Tickets cost about 10 pesos approximately, except on Wednesdays when there are discounts. That's also why it's very crowded on Wednesdays.
If you are from the states and order popcorn, then you should know there is no "buttered popcorn"--people here eat it sweet. However, nowadays it is possible also to get salted popcorn (still, no butter!).
1) when trying to get pesos in Buenos Aires, you can go into any ATM with your foreign ATM card (most ATMs are connected to the Plus network, all the ones on the Banelco chain are) and get pesos at the daily exchange rate (usually a pretty advantageous one) directly without needing to go to a Currency Exchange.
2) Never get 100 pesos out of an ATM in Argentina - because, most likely, you will end up with one 100 pesos bill, which is much harder to break (imagine if you went to pay a cab in NY with 100 bucks, same situation). All ATMs store also 10, 20 50 and 100 Pesos bills - I usually get 90 pesos which breaks down to one 50 and 2 "20s" or 4 "10s" depending on the ATM - that way I already have a decent amount of change
3) NO FEES on argentine ATMs! so you won't have the added $1.50 / $2.50 transaction cost you get in the US
4) when you are about to travel back to the US and if you ran out of dollars head for the ATM again, most stock dollars and pesos.

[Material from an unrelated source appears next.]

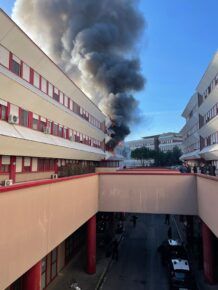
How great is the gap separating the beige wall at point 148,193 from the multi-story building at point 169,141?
105954 mm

I always carry my cell phone with me in case someone back home has to contact me in an emergency (like the instance when mom passed away and I was in Budapest), but I will not use it to make any calls while I travel because of the high costs.
During my first visit to Buenos Aires I found that calling either someone back home or an individual in town was easy using the Locutorio.
The Locutorios are located all over Buenos Aires and are companies that provide calling booths where you make your call and pay per minute a set amount. They also sell lottery tickets and some even have internet service as well.
The fees are quite reasonble and well worth the little effort to find one if you need to contact those back home or if you are meeting any locals and don't have a phone.
I have to check my notes, but the call to Kristara which lasted at least 10 minutes was very, very cheap.